[DOCUMENT SEGMENT]
+++
# Need a spot to haul in MN



## DCS MN (Jan 21, 2009)

I have a large lot in St. Louis Park that I have to haul all the snow off site,
woundering if anybody knows or has an area where I could haul to.
My best bet I am guessing would be Hopkins, Golden Valley, Plymouth?
I lost my old spot to a new development.
Any leads would be greatly appreciated.
Thanks
Brad


----------



## nicksplowing (Oct 5, 2005)

*camdens backyard???:waving:*


----------



## cretebaby (Aug 23, 2008)

nickplowing1972;795634 said:


> *camdens backyard???:waving:*


Better yet, His driveway.


----------



## hydro_37 (Sep 10, 2006)

Once the drive fills up then use the front yard and fill to the back.....lol


----------



## DCS MN (Jan 21, 2009)

I realize comedy runs deep in this site but this a serious thread, I do apreciate an inside joke but I am looking????


----------



## cretebaby (Aug 23, 2008)

DCS MN;795861 said:


> I realize comedy runs deep in this site but this a serious thread, I do apreciate an inside joke but I am looking????


In all seriousness I have a site for you.

It may be a little farther south than you want, but I only charge $5 a load.


----------



## Camden (Mar 10, 2007)

nickplowing1972;795634 said:


> *camdens backyard???:waving:*


Hey if he wants to haul it 100+ miles each way, I've got all the room he could ever ask for 



DCS MN;795861 said:


> I realize comedy runs deep in this site but this a serious thread, I do apreciate an inside joke but I am looking????


Go to SIMA's website and do a search for members in that area. Send the members you find a message to see if they can help you out or refer you to someone who can.


----------



## Shop's Lawn (Nov 9, 2008)

I have a dumping spot over in WI - just outside of hudson,WI if anyone needs help over this way.


----------



## wizardsr (Aug 8, 2006)

Wish I had a place for you. I have several customers in SLP myself, but luckily I have yet to pick up any accounts that dont have sufficient storage on site... If I hear of anything, I'll let you know.
+++
[PROVIDED INFORMATION]
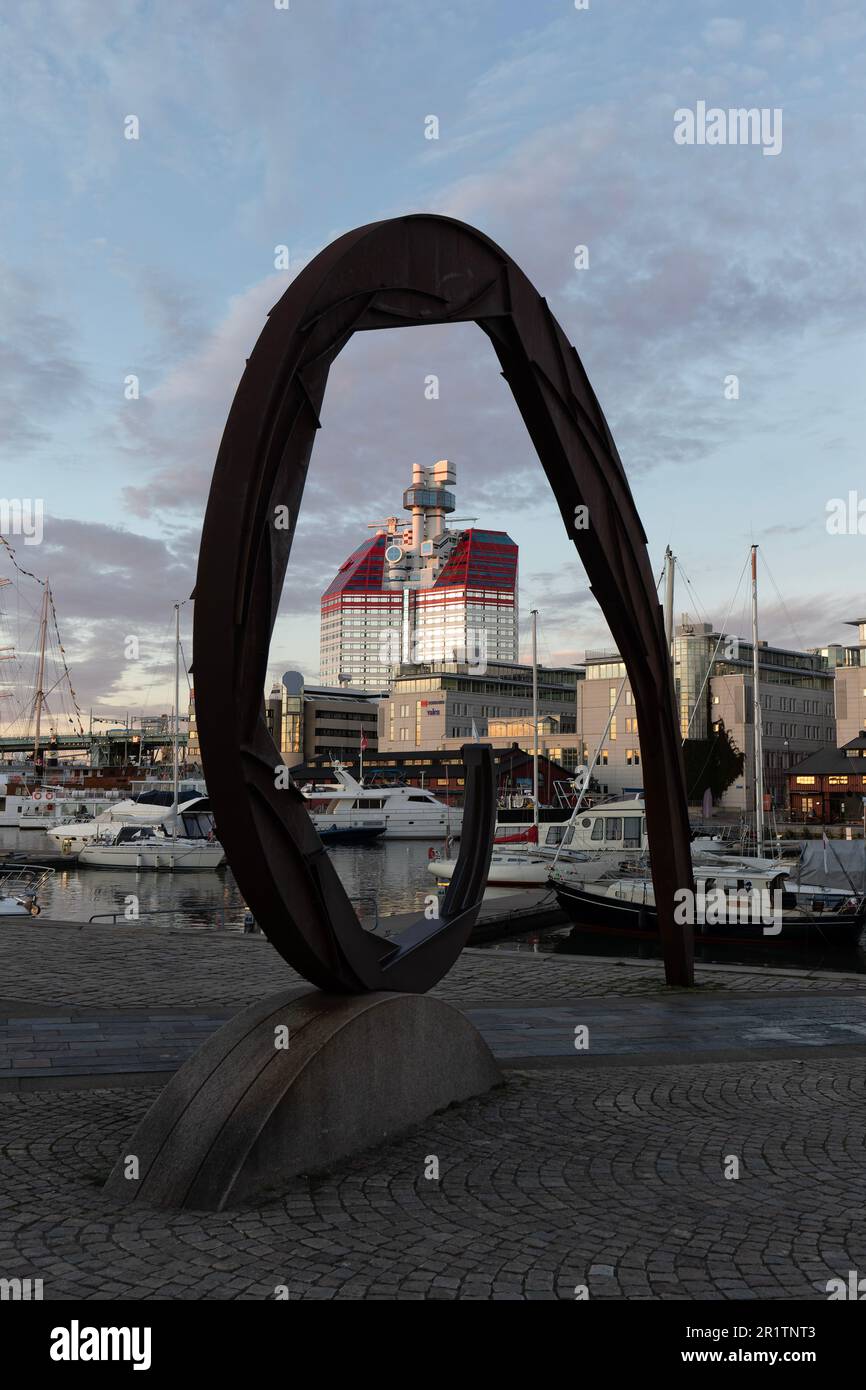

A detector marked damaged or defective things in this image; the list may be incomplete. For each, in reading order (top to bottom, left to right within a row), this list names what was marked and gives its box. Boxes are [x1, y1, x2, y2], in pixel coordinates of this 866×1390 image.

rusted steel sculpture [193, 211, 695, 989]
+++
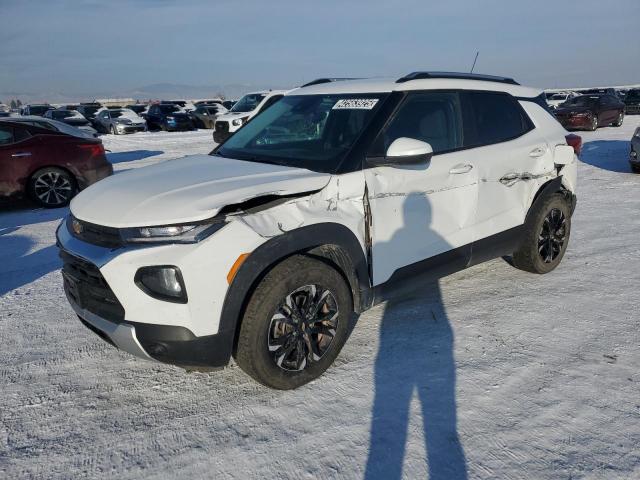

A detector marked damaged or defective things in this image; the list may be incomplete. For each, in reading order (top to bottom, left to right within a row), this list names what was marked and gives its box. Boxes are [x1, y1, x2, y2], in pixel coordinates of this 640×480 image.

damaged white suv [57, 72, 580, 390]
+++
[GIVEN REQUEST] Transcribe the part of the snow-hauling thread that begins at the words "# Need a spot" and stops after the words "a new development.".

[EXERCISE ANSWER]
# Need a spot to haul in MN



## DCS MN (Jan 21, 2009)

I have a large lot in St. Louis Park that I have to haul all the snow off site,
woundering if anybody knows or has an area where I could haul to.
My best bet I am guessing would be Hopkins, Golden Valley, Plymouth?
I lost my old spot to a new development.